A SUFFOLK farmer will today launch a High Court battle against Government minister Margaret Beckett claiming she is putting English farmers at a disadvantage.

By Richard Smith

A SUFFOLK farmer will today launch a High Court battle against Government minister Margaret Beckett claiming she is putting English farmers at a disadvantage.

Mark Horvath, from Worlingworth, is angry that Mrs Beckett is including footpaths in cross-compliance regulations imposed on farmers under a new payment support regime.

Mr Horvath will argue that English farmers will be doubly penalised if they fall foul of rights of way regulations because not only will they be fined but they will also lose a percentage of their support payment.

He claims it is unfair that the Department for Environment, Food and Rural Affairs (Defra), of which Mrs Beckett is Secretary of State, is only asking English farmers to conform with the footpath requirement and it does not apply to farmers in Scotland, Wales and Northern Ireland.

Mr Horvath said yesterday: ''The European regulation requires each member state to set 'only minimum conditions' for its farmers.

“In Mrs Beckett we have a UK Secretary of State who regularly makes regulations that not only put us at a competitive disadvantage against other member states' farmers but also against those in the other UK regions for which she is responsible to the EU.

“When there are EU regulations applied to the UK, then the UK as a member state must uniformly apply them across the UK, rather than just enforce them in England. English farmers should not be doubly penalised.”

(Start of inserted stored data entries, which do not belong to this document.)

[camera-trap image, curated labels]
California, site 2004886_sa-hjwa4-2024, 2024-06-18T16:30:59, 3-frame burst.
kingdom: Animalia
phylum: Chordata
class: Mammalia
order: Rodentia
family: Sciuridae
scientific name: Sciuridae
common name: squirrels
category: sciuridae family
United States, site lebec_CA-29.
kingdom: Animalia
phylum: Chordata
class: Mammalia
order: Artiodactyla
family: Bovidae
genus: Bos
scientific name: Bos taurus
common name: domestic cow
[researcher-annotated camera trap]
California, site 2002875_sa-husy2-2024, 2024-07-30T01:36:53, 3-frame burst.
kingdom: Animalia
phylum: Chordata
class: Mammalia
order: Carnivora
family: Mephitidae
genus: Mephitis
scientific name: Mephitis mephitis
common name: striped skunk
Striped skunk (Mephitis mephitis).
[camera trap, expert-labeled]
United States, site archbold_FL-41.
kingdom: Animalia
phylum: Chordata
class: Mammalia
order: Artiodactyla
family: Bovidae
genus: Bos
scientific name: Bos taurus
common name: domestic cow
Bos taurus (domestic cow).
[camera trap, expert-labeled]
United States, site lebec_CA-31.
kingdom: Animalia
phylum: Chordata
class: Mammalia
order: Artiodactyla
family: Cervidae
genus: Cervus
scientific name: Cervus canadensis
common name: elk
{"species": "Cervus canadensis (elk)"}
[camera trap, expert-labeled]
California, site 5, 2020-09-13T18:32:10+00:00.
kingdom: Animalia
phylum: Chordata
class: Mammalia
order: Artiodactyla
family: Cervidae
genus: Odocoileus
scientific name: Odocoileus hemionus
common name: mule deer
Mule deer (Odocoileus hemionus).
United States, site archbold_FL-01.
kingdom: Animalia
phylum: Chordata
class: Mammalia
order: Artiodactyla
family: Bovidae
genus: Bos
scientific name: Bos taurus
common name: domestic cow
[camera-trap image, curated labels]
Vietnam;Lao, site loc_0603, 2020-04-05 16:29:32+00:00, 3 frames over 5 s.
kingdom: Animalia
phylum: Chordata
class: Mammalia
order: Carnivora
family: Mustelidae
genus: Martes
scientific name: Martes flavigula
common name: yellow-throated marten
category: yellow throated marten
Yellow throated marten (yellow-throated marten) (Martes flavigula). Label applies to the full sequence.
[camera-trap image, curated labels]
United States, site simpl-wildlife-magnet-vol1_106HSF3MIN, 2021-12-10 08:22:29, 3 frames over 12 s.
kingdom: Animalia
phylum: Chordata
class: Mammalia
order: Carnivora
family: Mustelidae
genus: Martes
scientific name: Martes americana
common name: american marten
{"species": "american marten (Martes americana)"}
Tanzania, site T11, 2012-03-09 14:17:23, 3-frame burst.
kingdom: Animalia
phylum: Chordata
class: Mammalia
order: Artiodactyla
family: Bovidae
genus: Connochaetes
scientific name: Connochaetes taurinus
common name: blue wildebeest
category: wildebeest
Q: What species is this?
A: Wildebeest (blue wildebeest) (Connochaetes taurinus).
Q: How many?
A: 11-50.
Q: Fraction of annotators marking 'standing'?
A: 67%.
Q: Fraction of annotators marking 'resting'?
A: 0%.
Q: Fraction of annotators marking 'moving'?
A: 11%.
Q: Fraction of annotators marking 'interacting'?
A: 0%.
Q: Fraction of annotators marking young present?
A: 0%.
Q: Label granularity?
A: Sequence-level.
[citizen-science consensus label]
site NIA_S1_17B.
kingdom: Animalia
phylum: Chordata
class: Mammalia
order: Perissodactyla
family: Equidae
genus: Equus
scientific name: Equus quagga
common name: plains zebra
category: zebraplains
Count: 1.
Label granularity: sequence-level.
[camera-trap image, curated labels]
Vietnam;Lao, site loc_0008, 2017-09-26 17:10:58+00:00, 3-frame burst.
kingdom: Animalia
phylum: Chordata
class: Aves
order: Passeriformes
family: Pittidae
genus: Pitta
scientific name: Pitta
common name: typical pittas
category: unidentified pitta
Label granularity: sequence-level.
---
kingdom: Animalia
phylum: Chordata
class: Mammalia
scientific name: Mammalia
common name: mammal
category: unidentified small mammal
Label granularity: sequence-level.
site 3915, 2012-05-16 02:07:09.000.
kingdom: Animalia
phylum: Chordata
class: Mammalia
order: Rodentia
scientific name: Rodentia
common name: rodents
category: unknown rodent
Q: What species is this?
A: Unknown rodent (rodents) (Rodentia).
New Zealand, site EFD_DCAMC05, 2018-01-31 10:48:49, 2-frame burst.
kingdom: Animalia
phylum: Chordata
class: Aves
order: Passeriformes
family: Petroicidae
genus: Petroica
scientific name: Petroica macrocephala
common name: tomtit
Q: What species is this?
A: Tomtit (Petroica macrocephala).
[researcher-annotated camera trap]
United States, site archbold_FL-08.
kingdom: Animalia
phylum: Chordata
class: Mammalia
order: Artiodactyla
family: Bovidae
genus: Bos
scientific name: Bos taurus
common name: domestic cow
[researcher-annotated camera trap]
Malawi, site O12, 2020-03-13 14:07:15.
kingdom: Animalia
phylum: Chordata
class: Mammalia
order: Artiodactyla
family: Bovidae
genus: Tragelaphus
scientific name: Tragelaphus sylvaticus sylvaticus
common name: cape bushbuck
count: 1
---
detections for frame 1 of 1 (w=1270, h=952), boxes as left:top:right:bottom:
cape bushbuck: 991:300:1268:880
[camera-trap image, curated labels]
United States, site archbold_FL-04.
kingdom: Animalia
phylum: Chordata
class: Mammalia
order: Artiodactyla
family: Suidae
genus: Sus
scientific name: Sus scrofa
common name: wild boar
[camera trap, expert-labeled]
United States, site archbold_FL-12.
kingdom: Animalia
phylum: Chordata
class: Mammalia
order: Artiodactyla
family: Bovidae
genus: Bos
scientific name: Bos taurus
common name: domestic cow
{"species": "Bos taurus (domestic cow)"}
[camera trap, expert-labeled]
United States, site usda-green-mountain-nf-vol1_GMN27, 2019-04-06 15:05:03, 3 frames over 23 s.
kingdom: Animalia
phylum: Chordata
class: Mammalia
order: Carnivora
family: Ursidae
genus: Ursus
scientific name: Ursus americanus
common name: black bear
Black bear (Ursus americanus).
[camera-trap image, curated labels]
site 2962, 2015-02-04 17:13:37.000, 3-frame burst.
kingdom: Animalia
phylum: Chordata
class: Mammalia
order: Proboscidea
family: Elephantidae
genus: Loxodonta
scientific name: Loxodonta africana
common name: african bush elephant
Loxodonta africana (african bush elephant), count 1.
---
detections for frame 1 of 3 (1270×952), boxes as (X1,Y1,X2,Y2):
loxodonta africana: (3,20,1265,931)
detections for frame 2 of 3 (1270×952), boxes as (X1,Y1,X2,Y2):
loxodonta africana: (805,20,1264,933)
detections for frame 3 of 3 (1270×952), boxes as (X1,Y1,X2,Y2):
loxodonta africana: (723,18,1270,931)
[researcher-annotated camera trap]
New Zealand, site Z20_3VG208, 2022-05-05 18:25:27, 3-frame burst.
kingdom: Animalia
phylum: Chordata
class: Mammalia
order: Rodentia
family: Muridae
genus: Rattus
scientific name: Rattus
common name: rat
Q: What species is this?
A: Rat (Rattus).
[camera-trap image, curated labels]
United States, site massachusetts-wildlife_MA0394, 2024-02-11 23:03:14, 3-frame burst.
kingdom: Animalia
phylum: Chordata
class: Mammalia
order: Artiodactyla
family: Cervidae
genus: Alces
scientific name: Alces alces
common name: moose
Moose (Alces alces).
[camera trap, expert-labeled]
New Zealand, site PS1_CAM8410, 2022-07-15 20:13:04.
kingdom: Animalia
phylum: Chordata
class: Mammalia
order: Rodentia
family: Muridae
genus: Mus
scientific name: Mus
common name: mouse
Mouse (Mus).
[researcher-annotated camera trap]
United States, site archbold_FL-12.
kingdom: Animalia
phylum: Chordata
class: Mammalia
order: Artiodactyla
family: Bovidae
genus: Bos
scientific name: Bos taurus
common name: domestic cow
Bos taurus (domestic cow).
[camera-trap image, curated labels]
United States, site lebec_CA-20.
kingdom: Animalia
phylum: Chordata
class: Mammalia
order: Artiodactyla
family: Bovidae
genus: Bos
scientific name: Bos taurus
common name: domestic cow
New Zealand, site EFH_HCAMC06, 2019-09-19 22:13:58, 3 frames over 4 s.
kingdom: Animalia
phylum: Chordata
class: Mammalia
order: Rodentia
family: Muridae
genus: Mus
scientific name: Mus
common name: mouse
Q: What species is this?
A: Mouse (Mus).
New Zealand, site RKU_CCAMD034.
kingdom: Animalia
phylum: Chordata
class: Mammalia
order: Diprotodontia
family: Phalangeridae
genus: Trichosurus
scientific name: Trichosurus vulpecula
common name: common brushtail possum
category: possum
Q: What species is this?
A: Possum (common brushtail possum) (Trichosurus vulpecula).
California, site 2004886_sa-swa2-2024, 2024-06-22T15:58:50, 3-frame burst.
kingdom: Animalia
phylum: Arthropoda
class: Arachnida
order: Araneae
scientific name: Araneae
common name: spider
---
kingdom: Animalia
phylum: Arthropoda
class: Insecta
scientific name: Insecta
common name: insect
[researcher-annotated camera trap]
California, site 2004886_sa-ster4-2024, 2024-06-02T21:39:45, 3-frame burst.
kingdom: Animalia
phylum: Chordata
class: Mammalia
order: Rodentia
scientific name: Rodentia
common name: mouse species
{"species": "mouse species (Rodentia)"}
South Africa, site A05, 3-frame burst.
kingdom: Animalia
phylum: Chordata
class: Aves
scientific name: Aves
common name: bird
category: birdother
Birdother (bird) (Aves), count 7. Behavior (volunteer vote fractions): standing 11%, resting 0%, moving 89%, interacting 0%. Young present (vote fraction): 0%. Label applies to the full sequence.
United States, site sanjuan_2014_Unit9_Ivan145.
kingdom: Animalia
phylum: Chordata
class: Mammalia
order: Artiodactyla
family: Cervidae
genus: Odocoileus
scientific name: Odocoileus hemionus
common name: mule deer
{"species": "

Under the cross-compliance regulations farmers must “keep all visible rights of way open, unobstructed to their full width and on their legal line”.

Mr Horvath is supported by a legal team acting free of charge. Richard Barker, of Barker Gotelee solicitiors, at Martlesham Heath, said: ''The EU single payment scheme regulations are addressed to the member states, not their regions, and it is the member state, here Mrs Beckett who represents the UK in the EU Council of Farm Ministers, who is responsible for ensuring their proper application across the whole of the UK.''

Defra, in written evidence before the hearing, argues that because of devolution, England, and each of the UK's devolved regions, can have different cross-compliance conditions.

A Defra spokesperson said yesterday: ''It is not possible to comment on this individual case. Extensive public consultation was undertaken over the measures to be included in cross compliance regulations.

“As a result, Ministers decided to include public footpaths to ensure farmers maintain any rights of way on their land, therefore safeguarding public access. These cross-compliance requirements therefore do no more than require farmers to meet their pre-existing legal requirements to maintain rights of way.”